Excerpt to read –
=== Section Start ===

Missing vectorization with large, constant, loop trip counts

Matthias_D_ · ‎04-15-2017

Hello,

icc 17 does not vectorize the following simple code:

#include <stdio.h>
#include <stdlib.h>

int main(int argc, char const *argv[])
{
    #define SIZE 1024*1024*1024ULL

    unsigned long i;
    float *A,*B,*C;

    A = malloc(sizeof(float) * SIZE);
    B = malloc(sizeof(float) * SIZE);
    C = malloc(sizeof(float) * SIZE);

    for (i=0; i<SIZE; i++)
        C = A + B;

    printf("done %ld %f\n", SIZE, C[SIZE-1]);

    return 0;
}

The vectorization report states:

LOOP BEGIN at main.c(15,5)
   remark #15523: loop was not vectorized: loop control variable i was found, but loop iteration count cannot be computed before executing the loop
   remark #25478: While Loop Unrolled by 2  
LOOP END

, which does not make sense and looks like a bug. Reducing the SIZE value slightly (e.g., to 2^30-1), or removing the U from the integer qualifier at the end of the define (i.e., from ULL to LL) are workarounds.

Is this a known problem in icc? Are there any better workarounds?

Best regards,

jimdempseyatthecove · ‎04-17-2017

Unsigned integer loops are not strictly countable. Change your loop control variable i, and the limit SIZE to signed and same sizeof.

#define SIZE 1024LL*1024*1024
...
long long i;
...

Jim Dempsey

McCalpinJohn · ‎04-17-2017

While I agree with the principle of avoiding unsigned variables as loop indices, in this case there should be no problem with counting the loop -- all of the types involved are the same (unsigned long == unsigned long long) and the loop is not decrementing.

This code works finE on my systems as long as the SIZE variable is a smaller value than the one included above. I tested for values as large as 1023*1024*1024ULL and had no problems with vectorization.

The code has a few bugs -- it is missing two include files and the final printf is out of bounds (since the terminal value of "i" is equal to SIZE, not "SIZE-1"). None of these change the fundamental weirdness of finding 2^30 as the value for which vectorization is no longer attempted....

Anoop_M_Intel · ‎04-17-2017

I second what Jim suggested to get the loop vectorized.

=== Section End ===

Information shown –
=== Section Start ===

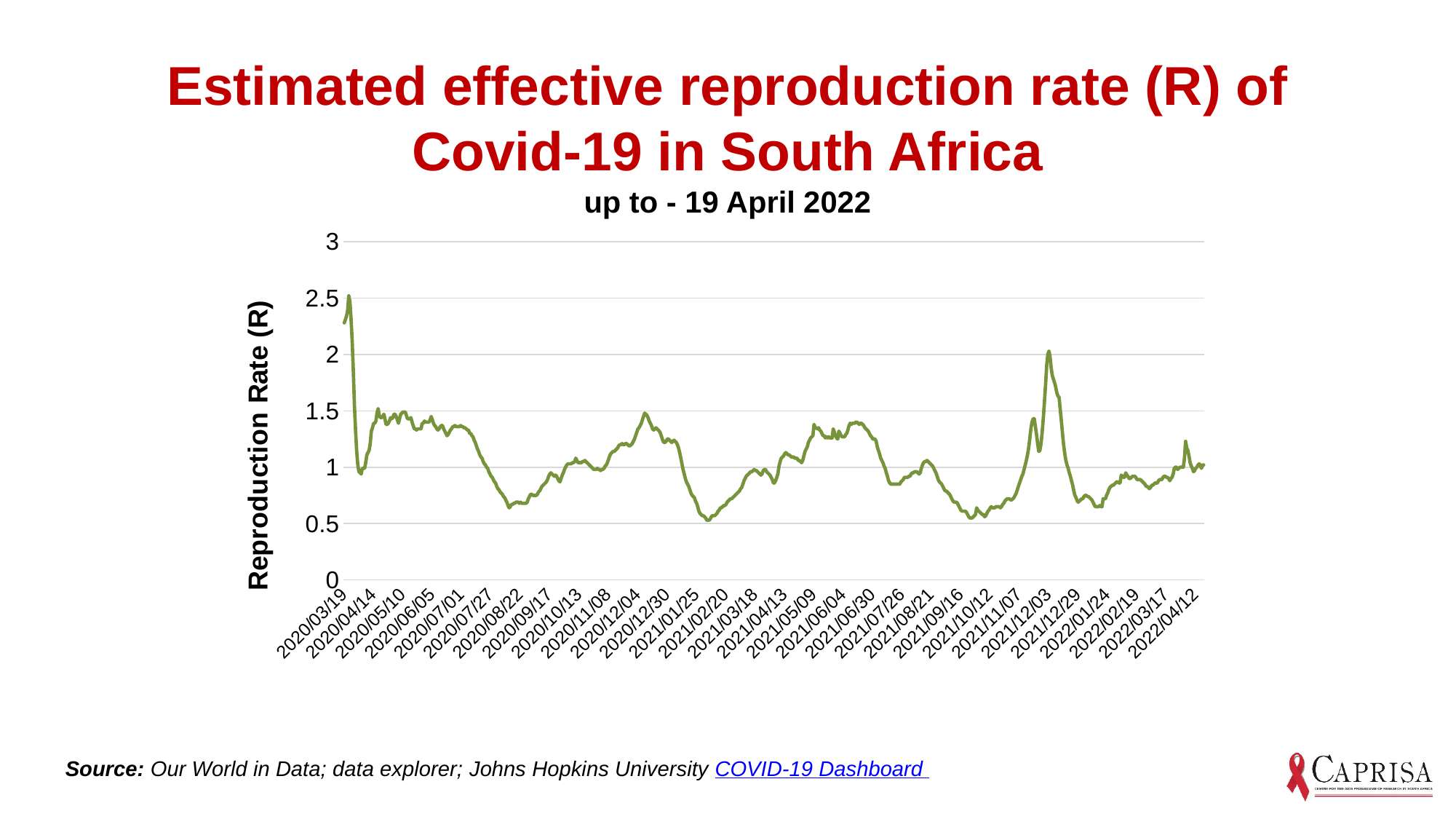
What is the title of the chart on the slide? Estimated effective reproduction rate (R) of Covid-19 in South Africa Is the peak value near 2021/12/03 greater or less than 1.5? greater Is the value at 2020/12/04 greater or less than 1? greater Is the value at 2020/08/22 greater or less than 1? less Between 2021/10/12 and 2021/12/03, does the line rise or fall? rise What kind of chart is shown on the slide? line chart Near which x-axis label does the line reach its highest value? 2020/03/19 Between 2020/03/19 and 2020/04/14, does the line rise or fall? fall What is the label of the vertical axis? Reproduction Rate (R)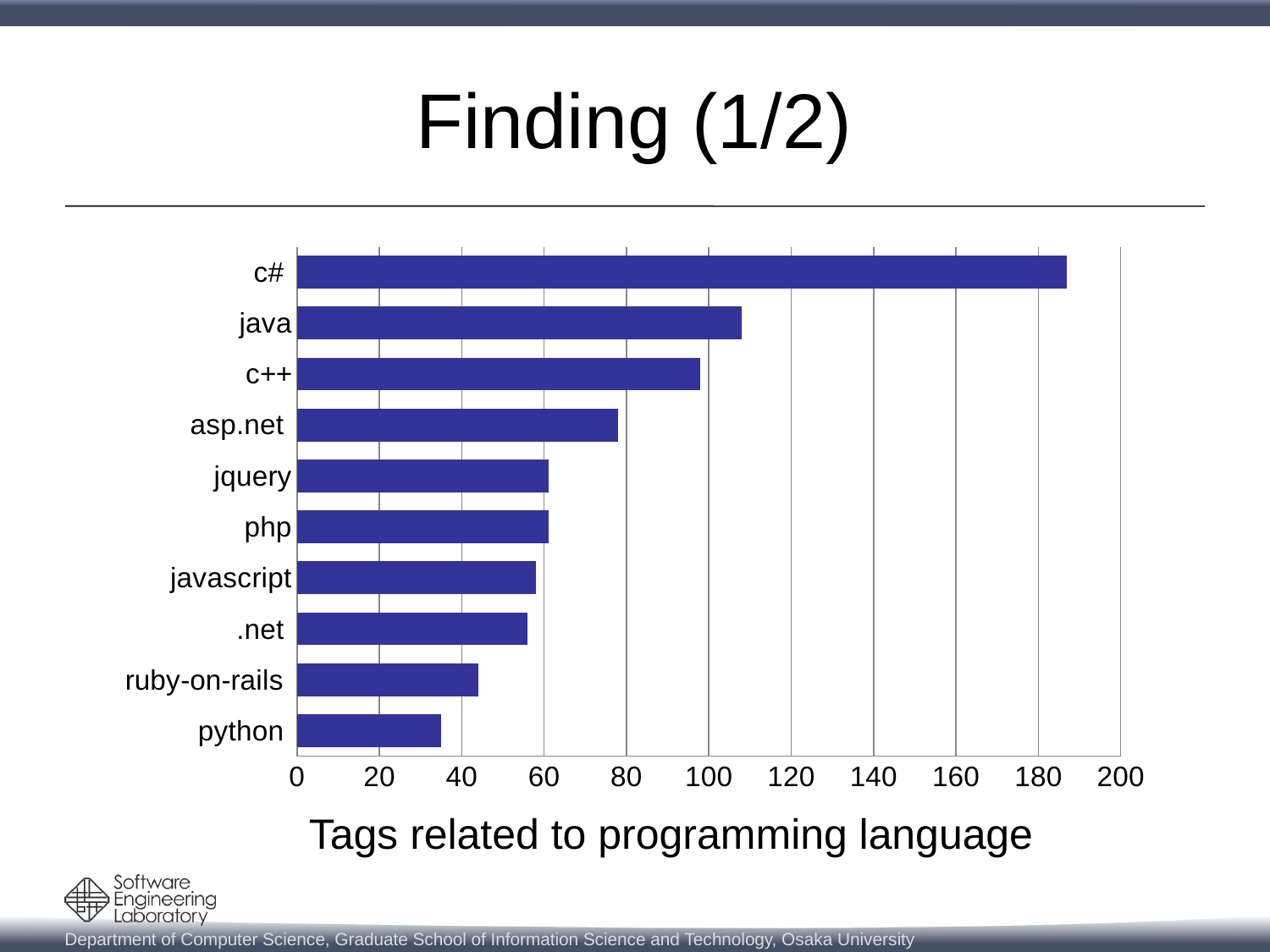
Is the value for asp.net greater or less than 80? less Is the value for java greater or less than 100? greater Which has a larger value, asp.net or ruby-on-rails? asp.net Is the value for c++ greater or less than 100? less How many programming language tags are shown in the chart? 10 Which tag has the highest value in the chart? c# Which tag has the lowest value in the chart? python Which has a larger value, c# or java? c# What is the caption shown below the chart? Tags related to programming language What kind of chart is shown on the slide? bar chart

=== Section End ===

Your task –
Edit the part of the forum thread on missing vectorization that opens with the words containing "While I agree" and closes with "problems with vectorization.", changing "loop indices" to "loop counters". Work only from the forum thread on missing vectorization.

Output of the exercise –
While I agree with the principle of avoiding unsigned variables as loop counters, in this case there should be no problem with counting the loop -- all of the types involved are the same (unsigned long == unsigned long long) and the loop is not decrementing.

This code works finE on my systems as long as the SIZE variable is a smaller value than the one included above. I tested for values as large as 1023*1024*1024ULL and had no problems with vectorization.